Seoul's suggestion that the two sides meet and discuss matters further fell on deaf ears.
Kim's visit was seen by experts as a way to put pressure on Moon to unilaterally break sanctions, something he has not been willing to do without permission from the US.
US President Donald Trump has not given Moon the green light to reopen Kumgang. In April, he said "this isn't the right time" to grant North Korea economic concessions. Washington is concerned Pyongyang could use money from the resort to fund its nuclear and missile programs and has pushed for a deal that would see North Korea give up its nuclear weapons and missiles up front.

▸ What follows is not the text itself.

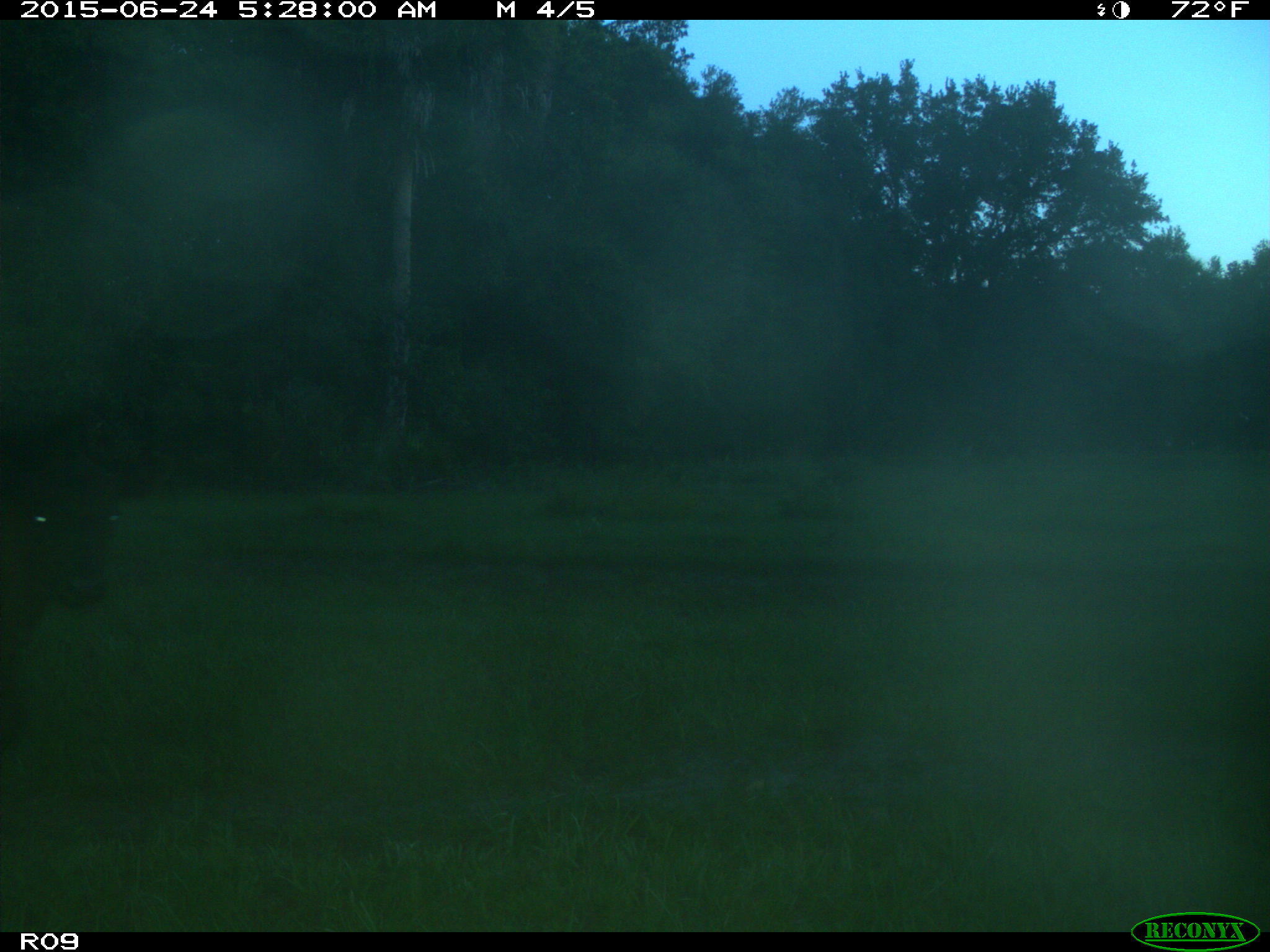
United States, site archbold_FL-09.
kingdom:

Choi has appealed to North Korea to allow him to take a delegation of hundreds of potential investors in Mount Kumgang across the border. He's confident of approval, but not before the end of the year, the deadline North Korea gave the US to change its "current way of calculation" in nuclear negotiations.
Choi has met with Trump administration officials in Washington to make his case for reopening Kumgang. He said they listened, but at this point did not agree.

The clock is ticking

Choi and analysts who study North Korea worry the clock is ticking, whether or not the US believes Pyongyang is serious about its deadline.

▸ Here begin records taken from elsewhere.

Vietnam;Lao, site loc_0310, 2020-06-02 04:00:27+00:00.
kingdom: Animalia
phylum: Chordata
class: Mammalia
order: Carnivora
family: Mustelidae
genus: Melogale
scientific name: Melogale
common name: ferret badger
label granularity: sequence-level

The State Departments top official in charge of negotiations with North Korea, Stephen Biegun, has called the deadline "artificial."
Biegun visited South Korea on Monday in an effort to get the stalled talks back on track as tensions between the two Koreas and the US continue to rise.
"It is time for us to do our jobs. Let's get this done. We are here and you know how to reach us," Biegun said at a news conference.
However, there is concern that North Korea has been able to drive a wedge between Moon and Trump's administration, with Seoul more focused on reconciliation and Washington on nuclear negotiations.
"I think there's been a missed opportunity here for the US, we never fully committed or backed the inter Korean peace process," said Adam Mount, a senior fellow at the Washington-based Federation of American Scientists. "There would have been some real benefits for us if we did so but essentially what happened is the North Koreans split negotiations into two separate tracks and kind of played us off each other."
Now, Choi worries there isn't enough time for negotiations to succeed. As the head of MBC media in 2008, he helped negotiate the New York Philharmonic Orchestra's groundbreaking visit to Pyongyang. That trip took two years to negotiate, he said.
"At this stage ... the time is too short," he said.